Kriegsstrategien

Blutiger Kampf Mann gegen Mann

Wie hat man sich eine Schlacht im Dreißigjährigen Krieg vorzustellen? Gekämpft wird in Terzios, den Gewalthaufen. Noch zu Beginn des Krieges besteht die Strategie darin, sich mit der größtmöglichen Gewalt der Heere schlichtweg nieder zu rennen und zu schießen.

Schulter an Schulter kämpfen - und sterben - Hunderte von Musketieren und Pikenieren. Jeder Soldat nimmt eine festgelegte Rolle im Programm des Tötens ein. Eröffnet werden die Kämpfe durch das gegenseitige Feuer der Kanonen. Viele Soldaten werden taub im Donner der Schlacht.

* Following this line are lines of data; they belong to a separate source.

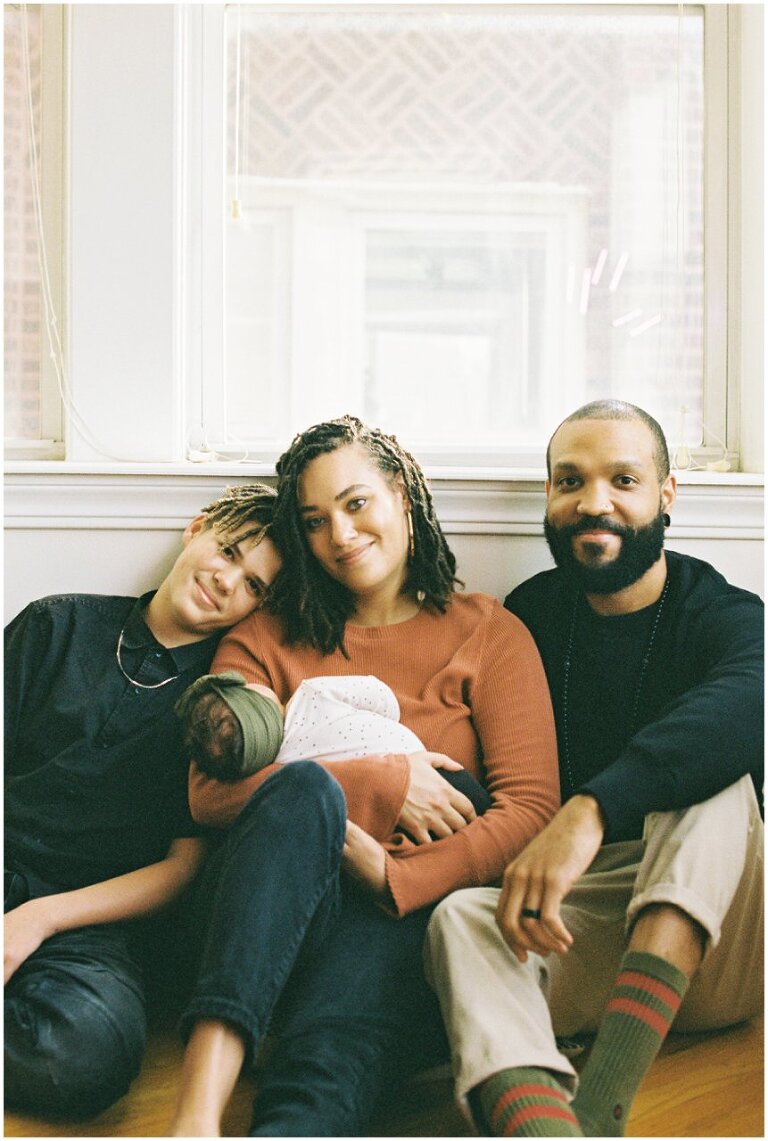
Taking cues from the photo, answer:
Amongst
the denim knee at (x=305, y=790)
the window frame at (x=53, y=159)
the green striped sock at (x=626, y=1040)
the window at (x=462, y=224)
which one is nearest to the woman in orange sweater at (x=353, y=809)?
the denim knee at (x=305, y=790)

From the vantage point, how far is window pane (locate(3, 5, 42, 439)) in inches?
74.2

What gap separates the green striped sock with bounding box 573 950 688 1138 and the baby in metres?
0.34

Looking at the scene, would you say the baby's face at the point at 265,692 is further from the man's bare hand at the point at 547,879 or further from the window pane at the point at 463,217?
the window pane at the point at 463,217

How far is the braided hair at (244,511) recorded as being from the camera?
5.09 feet

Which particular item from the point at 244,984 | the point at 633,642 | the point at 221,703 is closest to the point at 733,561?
the point at 633,642

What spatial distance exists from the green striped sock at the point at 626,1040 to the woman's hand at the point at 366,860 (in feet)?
1.02

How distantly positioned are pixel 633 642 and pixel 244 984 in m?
0.76

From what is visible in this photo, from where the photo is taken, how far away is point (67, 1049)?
1146 mm

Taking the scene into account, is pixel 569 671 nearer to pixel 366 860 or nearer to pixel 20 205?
pixel 366 860

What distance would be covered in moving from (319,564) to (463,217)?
0.83 metres

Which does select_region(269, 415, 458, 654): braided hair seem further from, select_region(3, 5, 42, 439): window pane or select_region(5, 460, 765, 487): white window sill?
select_region(3, 5, 42, 439): window pane

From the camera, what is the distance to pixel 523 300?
6.40 ft

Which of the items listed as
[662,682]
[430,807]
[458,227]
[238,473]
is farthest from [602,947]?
[458,227]

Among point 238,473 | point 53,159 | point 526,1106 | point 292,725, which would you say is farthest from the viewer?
point 53,159
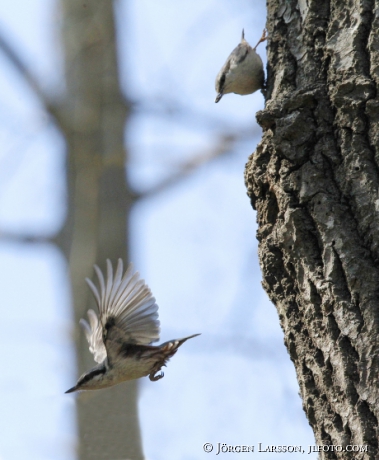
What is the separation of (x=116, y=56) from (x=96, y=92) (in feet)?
1.05

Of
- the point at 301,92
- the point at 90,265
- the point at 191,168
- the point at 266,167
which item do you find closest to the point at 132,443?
the point at 90,265

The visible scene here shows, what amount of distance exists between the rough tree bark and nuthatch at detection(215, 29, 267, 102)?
56 cm

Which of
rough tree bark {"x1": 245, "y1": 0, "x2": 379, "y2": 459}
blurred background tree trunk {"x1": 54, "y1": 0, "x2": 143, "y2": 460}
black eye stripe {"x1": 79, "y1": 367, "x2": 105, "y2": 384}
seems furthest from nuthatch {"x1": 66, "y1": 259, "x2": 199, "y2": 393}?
blurred background tree trunk {"x1": 54, "y1": 0, "x2": 143, "y2": 460}

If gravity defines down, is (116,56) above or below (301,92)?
above

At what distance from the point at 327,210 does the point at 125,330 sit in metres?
1.28

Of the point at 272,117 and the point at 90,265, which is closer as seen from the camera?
the point at 272,117

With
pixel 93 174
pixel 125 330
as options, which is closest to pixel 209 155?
pixel 93 174

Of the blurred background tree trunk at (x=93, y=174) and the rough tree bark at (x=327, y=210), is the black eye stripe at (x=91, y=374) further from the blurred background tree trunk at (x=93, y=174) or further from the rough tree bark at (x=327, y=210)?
the blurred background tree trunk at (x=93, y=174)

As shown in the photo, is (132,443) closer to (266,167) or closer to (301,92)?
(266,167)

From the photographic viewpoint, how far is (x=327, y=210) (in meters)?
1.92

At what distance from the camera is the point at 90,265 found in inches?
170

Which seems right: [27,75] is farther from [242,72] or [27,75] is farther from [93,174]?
[242,72]

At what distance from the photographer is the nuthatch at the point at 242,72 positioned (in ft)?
9.04

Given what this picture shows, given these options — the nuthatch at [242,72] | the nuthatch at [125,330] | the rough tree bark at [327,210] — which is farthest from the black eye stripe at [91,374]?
the nuthatch at [242,72]
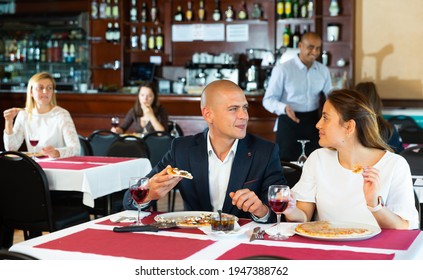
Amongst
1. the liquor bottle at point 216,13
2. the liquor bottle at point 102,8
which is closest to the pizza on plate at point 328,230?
the liquor bottle at point 216,13

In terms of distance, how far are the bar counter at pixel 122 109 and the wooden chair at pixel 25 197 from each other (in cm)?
422

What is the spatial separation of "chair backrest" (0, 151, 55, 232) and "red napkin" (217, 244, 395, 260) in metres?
2.08

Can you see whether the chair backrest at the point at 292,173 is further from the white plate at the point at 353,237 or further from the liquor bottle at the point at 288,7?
the liquor bottle at the point at 288,7

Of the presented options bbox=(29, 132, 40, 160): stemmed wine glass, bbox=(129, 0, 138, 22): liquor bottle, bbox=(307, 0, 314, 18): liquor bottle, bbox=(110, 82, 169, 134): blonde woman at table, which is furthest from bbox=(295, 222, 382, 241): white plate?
bbox=(129, 0, 138, 22): liquor bottle

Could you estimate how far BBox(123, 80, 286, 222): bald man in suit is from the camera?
2.87 metres

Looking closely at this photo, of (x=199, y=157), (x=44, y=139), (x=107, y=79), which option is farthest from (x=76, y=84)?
(x=199, y=157)

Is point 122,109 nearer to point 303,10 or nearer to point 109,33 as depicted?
point 109,33

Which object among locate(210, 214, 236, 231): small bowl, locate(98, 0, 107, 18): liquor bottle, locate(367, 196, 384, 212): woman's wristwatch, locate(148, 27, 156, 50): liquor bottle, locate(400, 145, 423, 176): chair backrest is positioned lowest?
locate(400, 145, 423, 176): chair backrest

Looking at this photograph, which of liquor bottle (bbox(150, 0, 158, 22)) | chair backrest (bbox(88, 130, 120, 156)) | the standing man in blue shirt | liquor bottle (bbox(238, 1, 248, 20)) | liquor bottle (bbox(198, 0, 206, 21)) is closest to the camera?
chair backrest (bbox(88, 130, 120, 156))

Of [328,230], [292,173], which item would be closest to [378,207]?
[328,230]

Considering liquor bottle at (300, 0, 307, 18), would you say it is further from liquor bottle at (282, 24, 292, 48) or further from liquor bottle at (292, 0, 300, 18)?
liquor bottle at (282, 24, 292, 48)

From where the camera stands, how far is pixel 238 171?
2887mm

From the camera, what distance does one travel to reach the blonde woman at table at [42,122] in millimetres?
5012

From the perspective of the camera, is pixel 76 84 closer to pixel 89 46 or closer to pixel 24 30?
pixel 89 46
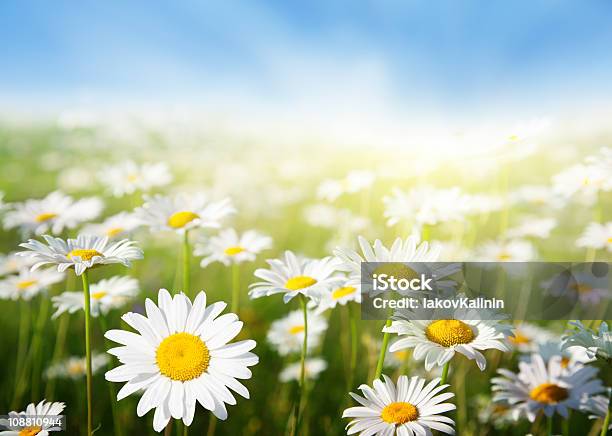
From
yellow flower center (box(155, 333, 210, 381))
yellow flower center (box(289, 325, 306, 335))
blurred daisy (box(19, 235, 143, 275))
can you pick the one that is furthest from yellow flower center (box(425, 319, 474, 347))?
yellow flower center (box(289, 325, 306, 335))

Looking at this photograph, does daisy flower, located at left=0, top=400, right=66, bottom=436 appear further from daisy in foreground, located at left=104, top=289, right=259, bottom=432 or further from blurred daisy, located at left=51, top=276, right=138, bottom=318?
blurred daisy, located at left=51, top=276, right=138, bottom=318

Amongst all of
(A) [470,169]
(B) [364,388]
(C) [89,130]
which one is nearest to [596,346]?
(B) [364,388]

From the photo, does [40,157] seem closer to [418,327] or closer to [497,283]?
[497,283]

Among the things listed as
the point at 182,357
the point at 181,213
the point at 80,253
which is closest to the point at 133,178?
the point at 181,213

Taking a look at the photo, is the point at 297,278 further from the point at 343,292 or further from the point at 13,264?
the point at 13,264

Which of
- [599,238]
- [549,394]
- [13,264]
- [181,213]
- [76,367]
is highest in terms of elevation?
[181,213]

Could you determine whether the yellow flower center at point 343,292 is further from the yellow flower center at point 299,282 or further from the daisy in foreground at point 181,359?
the daisy in foreground at point 181,359
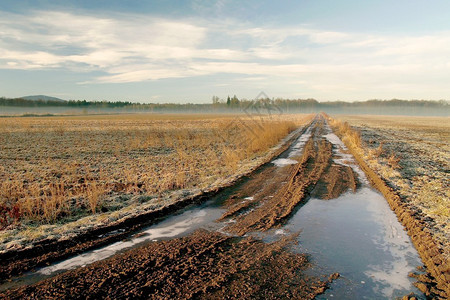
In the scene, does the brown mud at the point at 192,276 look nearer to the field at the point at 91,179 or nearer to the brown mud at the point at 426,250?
the brown mud at the point at 426,250

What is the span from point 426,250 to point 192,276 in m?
4.14

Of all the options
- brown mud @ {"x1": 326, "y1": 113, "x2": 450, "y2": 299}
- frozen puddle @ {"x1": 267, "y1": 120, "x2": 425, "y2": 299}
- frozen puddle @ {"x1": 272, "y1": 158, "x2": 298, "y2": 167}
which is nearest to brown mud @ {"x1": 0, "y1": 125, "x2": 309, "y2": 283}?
frozen puddle @ {"x1": 267, "y1": 120, "x2": 425, "y2": 299}

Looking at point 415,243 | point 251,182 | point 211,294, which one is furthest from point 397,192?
point 211,294

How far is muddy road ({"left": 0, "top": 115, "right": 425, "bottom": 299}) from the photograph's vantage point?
3.89 meters

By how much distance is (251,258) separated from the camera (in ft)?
15.6

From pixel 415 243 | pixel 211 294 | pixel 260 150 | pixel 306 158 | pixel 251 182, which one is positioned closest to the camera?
pixel 211 294

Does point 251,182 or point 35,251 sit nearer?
point 35,251

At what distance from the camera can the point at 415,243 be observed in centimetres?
549

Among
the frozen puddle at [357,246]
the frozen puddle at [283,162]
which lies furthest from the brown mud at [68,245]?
the frozen puddle at [283,162]

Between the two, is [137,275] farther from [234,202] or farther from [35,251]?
[234,202]

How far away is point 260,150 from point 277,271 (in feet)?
46.6

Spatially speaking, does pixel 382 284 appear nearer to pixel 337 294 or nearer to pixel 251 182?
pixel 337 294

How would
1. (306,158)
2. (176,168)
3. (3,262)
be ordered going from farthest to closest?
(306,158), (176,168), (3,262)

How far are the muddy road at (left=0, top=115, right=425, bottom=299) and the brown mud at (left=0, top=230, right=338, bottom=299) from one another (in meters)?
0.01
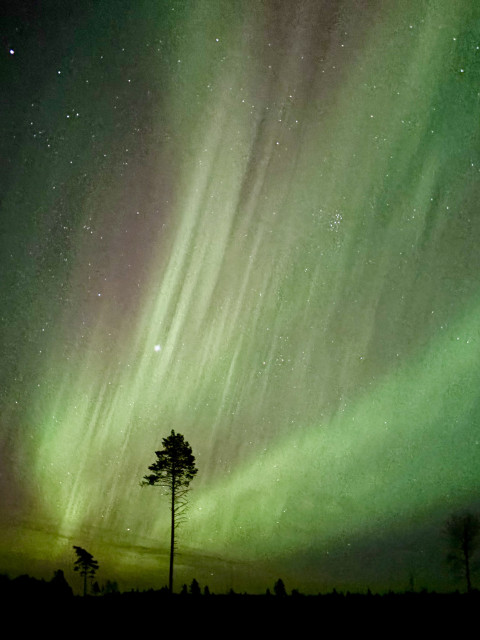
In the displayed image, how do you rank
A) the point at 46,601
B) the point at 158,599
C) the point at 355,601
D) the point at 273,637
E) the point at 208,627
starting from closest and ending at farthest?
1. the point at 273,637
2. the point at 208,627
3. the point at 46,601
4. the point at 158,599
5. the point at 355,601

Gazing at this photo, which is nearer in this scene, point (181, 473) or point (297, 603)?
point (297, 603)

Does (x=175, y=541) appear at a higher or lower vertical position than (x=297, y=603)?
higher

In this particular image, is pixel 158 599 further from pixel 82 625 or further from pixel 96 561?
pixel 96 561

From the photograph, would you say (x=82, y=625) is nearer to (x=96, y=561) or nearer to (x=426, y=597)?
(x=426, y=597)

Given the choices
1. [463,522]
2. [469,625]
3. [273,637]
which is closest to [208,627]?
[273,637]

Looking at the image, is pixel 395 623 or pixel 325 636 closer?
pixel 325 636

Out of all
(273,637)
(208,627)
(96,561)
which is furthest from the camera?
(96,561)

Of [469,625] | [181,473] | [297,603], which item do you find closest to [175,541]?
[181,473]

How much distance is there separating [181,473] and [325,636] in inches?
551

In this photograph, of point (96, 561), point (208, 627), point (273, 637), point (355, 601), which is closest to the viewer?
point (273, 637)

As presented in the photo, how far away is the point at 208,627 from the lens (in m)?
17.5

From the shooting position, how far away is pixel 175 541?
2784 cm

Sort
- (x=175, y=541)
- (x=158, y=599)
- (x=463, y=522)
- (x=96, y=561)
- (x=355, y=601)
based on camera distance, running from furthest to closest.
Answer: (x=96, y=561) < (x=463, y=522) < (x=175, y=541) < (x=355, y=601) < (x=158, y=599)

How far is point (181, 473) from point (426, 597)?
45.8 ft
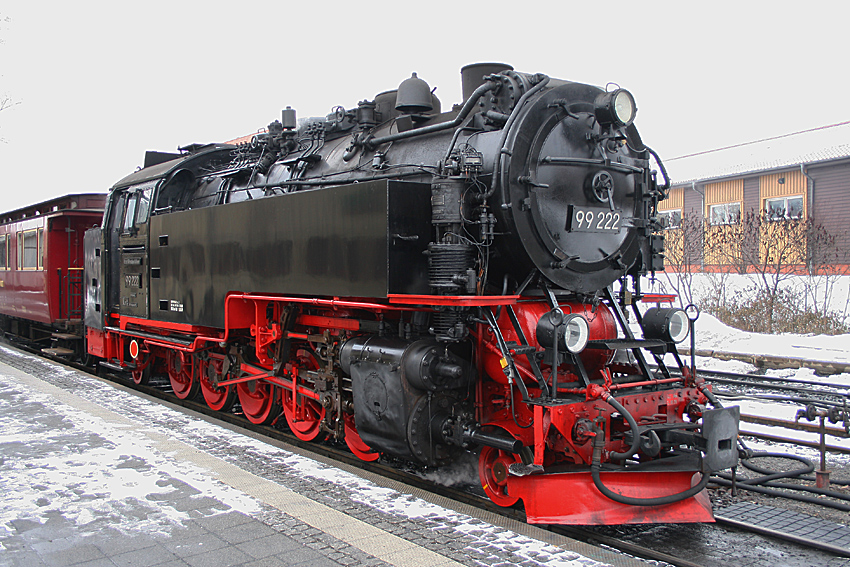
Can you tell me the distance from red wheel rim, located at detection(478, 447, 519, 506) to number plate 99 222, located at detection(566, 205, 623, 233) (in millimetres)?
1744

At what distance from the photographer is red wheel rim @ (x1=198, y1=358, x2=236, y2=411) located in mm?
7676

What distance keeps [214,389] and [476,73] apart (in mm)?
4736

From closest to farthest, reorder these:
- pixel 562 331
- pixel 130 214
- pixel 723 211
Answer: pixel 562 331
pixel 130 214
pixel 723 211

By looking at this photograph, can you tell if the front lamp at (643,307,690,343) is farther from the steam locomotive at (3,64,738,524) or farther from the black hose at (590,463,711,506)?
Answer: the black hose at (590,463,711,506)

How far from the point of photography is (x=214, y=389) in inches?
310

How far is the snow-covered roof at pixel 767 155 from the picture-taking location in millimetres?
22200

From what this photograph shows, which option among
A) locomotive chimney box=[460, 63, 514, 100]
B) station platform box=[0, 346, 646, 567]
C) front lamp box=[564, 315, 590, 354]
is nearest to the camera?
station platform box=[0, 346, 646, 567]

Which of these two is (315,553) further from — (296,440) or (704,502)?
(296,440)

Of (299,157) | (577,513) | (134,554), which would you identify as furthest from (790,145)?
(134,554)

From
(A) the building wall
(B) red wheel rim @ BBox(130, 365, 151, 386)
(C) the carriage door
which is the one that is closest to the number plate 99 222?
(C) the carriage door

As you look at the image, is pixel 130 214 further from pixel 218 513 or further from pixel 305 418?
pixel 218 513

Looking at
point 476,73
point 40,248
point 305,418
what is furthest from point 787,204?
point 40,248

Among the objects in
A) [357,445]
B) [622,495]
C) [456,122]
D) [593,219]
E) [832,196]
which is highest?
[832,196]

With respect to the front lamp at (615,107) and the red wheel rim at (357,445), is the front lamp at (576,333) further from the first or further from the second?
the red wheel rim at (357,445)
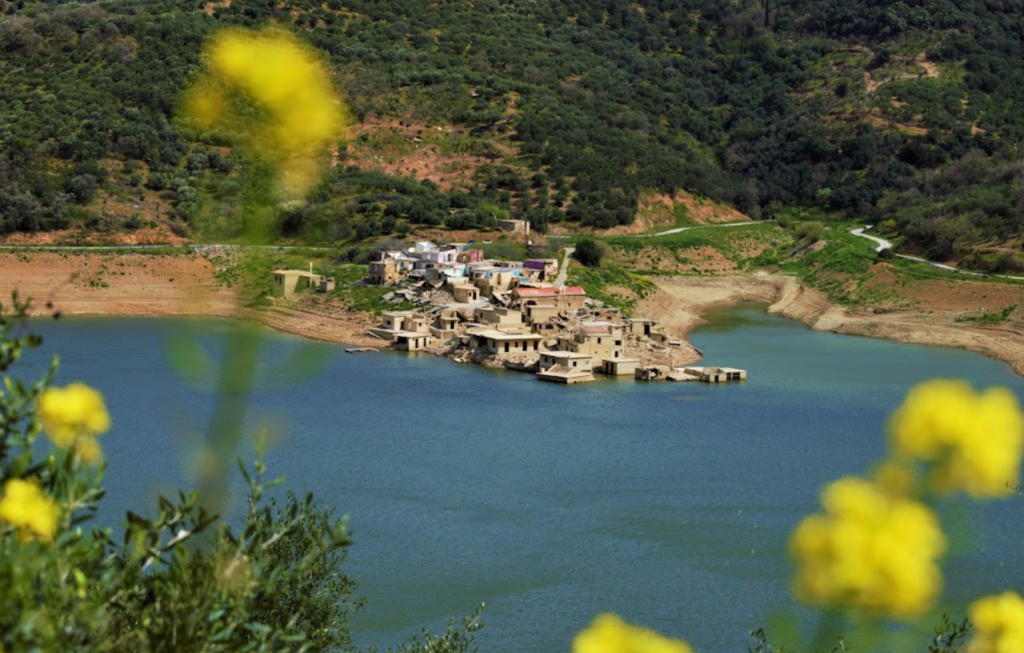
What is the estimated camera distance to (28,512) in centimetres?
379

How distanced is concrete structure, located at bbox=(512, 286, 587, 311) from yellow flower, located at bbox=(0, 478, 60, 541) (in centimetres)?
3452

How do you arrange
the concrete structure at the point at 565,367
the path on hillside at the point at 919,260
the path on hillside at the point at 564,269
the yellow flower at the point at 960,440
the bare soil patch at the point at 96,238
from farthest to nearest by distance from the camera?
the bare soil patch at the point at 96,238 < the path on hillside at the point at 919,260 < the path on hillside at the point at 564,269 < the concrete structure at the point at 565,367 < the yellow flower at the point at 960,440

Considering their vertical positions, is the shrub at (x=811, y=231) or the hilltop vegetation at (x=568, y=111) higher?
the hilltop vegetation at (x=568, y=111)

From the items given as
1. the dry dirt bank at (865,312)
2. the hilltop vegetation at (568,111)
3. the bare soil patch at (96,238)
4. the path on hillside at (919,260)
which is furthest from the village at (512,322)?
the path on hillside at (919,260)

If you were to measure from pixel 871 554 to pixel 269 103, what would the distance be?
2130 millimetres

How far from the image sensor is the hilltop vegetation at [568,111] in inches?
2098

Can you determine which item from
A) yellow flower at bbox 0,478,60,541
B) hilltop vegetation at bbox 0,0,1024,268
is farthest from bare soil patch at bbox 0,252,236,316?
yellow flower at bbox 0,478,60,541

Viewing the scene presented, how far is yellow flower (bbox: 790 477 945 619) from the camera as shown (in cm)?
267

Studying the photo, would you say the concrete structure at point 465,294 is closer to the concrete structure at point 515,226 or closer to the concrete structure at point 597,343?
the concrete structure at point 597,343

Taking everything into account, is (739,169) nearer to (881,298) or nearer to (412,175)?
(412,175)

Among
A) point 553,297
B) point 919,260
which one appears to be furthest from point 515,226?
point 919,260

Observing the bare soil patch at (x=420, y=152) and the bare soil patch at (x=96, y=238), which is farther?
the bare soil patch at (x=420, y=152)

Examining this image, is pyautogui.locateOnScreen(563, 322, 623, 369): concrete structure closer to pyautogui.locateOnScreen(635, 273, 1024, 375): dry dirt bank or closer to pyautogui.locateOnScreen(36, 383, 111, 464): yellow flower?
pyautogui.locateOnScreen(635, 273, 1024, 375): dry dirt bank

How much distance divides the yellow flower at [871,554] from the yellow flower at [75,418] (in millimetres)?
2336
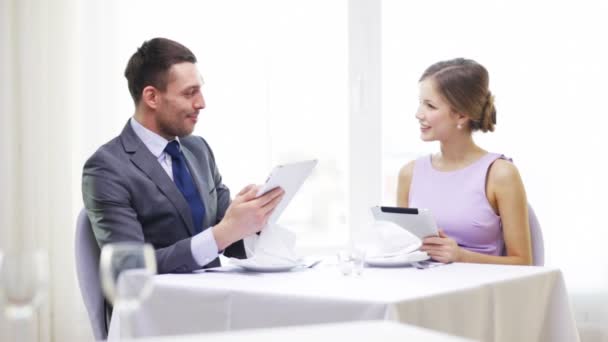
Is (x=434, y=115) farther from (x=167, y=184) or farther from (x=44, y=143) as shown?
(x=44, y=143)

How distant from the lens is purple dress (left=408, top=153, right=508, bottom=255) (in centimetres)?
288

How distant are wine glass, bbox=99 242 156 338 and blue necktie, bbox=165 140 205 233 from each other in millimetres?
1309

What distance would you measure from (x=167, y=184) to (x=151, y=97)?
0.39m

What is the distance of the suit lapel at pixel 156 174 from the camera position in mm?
2535

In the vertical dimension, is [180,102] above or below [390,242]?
above

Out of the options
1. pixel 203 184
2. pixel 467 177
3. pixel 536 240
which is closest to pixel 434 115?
pixel 467 177

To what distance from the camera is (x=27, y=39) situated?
3.56m

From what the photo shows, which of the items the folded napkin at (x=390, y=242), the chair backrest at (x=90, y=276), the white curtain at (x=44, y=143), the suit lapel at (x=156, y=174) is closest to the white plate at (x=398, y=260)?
the folded napkin at (x=390, y=242)

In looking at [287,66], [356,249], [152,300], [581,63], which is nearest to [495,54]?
[581,63]

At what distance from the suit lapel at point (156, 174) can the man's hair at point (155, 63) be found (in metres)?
0.28

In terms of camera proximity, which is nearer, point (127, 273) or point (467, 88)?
point (127, 273)

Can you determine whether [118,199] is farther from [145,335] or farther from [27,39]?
[27,39]

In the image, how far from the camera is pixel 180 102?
2.79m

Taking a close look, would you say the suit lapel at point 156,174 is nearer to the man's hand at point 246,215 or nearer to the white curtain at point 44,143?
the man's hand at point 246,215
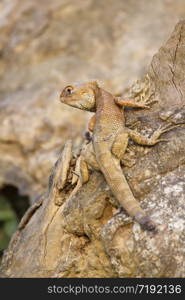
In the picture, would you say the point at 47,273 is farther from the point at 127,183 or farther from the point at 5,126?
the point at 5,126

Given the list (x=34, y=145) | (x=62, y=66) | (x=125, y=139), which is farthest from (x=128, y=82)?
(x=125, y=139)

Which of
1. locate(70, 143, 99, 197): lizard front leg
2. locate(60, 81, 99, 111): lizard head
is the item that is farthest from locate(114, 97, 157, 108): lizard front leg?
locate(70, 143, 99, 197): lizard front leg

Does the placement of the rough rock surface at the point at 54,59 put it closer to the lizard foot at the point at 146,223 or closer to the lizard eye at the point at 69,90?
the lizard eye at the point at 69,90

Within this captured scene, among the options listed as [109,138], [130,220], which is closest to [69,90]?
[109,138]

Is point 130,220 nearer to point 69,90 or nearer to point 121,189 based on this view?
point 121,189

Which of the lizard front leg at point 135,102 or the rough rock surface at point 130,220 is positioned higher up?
the lizard front leg at point 135,102

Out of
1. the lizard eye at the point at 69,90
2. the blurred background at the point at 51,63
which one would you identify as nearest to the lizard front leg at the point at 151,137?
the lizard eye at the point at 69,90
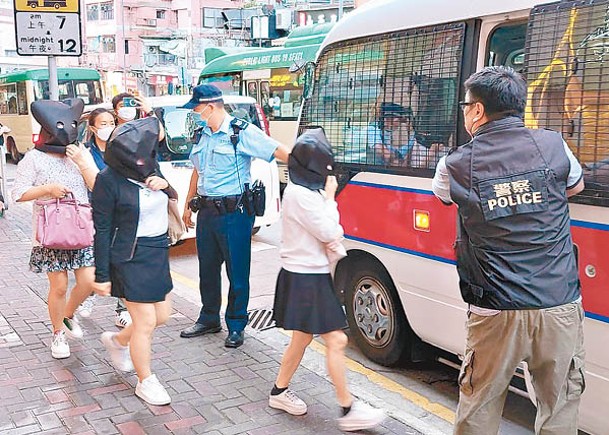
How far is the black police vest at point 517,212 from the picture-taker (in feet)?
8.95

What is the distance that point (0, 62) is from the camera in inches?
1796

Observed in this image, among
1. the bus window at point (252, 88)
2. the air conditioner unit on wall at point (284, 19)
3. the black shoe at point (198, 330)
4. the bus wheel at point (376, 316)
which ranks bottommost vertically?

Teppich von zerfetzten Leibern

Wenn eine einzige Kugel in die dicht gestaffelten Reihen der Fußsoldaten einschlug, schnitt sie regelrechte Schneisen durch die Menschen. Sie flog bis zu 800 Meter in Mannshöhe und konnte auf ihrer Bahn über 100 Soldaten töten. Man muss sich den Mut der still verharrenden Männer vorstellen, die auf das Ende des Feuers warten - und ihre Angst. Schlägt eine Kugel ein, bleibt nichts als ein Teppich von zerfetzten Leibern zurück.

Versunken im Pulvernebel

Nach den Kanonieren eröffnen die Musketiere das Feuer. Mehrere Schützen schießen auf ein Kommando auf den Feind, um die Treffsicherheit zu erhöhen. Reihe für Reihe feuern sie ihre Waffen ab - bis sie ihr Pulver buchstäblich verschossen haben. Von den Flanken greifen die Reitersoldaten die Terzios an. Durch ihre schnellen Attacken versuchen sie das Vorrücken der Musketiere zu verhindern. Abertausende von Pferden sterben auf den Schlachtfeldern. Als Schutzschilde gegen den Sturm der Kürassiere sind die Musketiere von Pikenieren umzäunt. Wie ein Wald ragen ihre langen Stichwaffen empor, um die angreifenden Reiter vom Pferd stoßen.Meist sind die Schlachten-Formationen schon nach kurzer Zeit im Pulvernebel versunken. Es beginnt der blutige Kampf Mann gegen Mann - nicht selten bricht völliges Chaos aus. In den Kriegshandbüchern ist genau festgelegt, wie der Musketier sich zu verhalten hat. Mit allem, was er hat, muss er kämpfen - mit seinem Helm, mit der Musketen-Gabel, mit seinem Bandelier - bis er nur noch sein nacktes Leben zu verteidigen hat.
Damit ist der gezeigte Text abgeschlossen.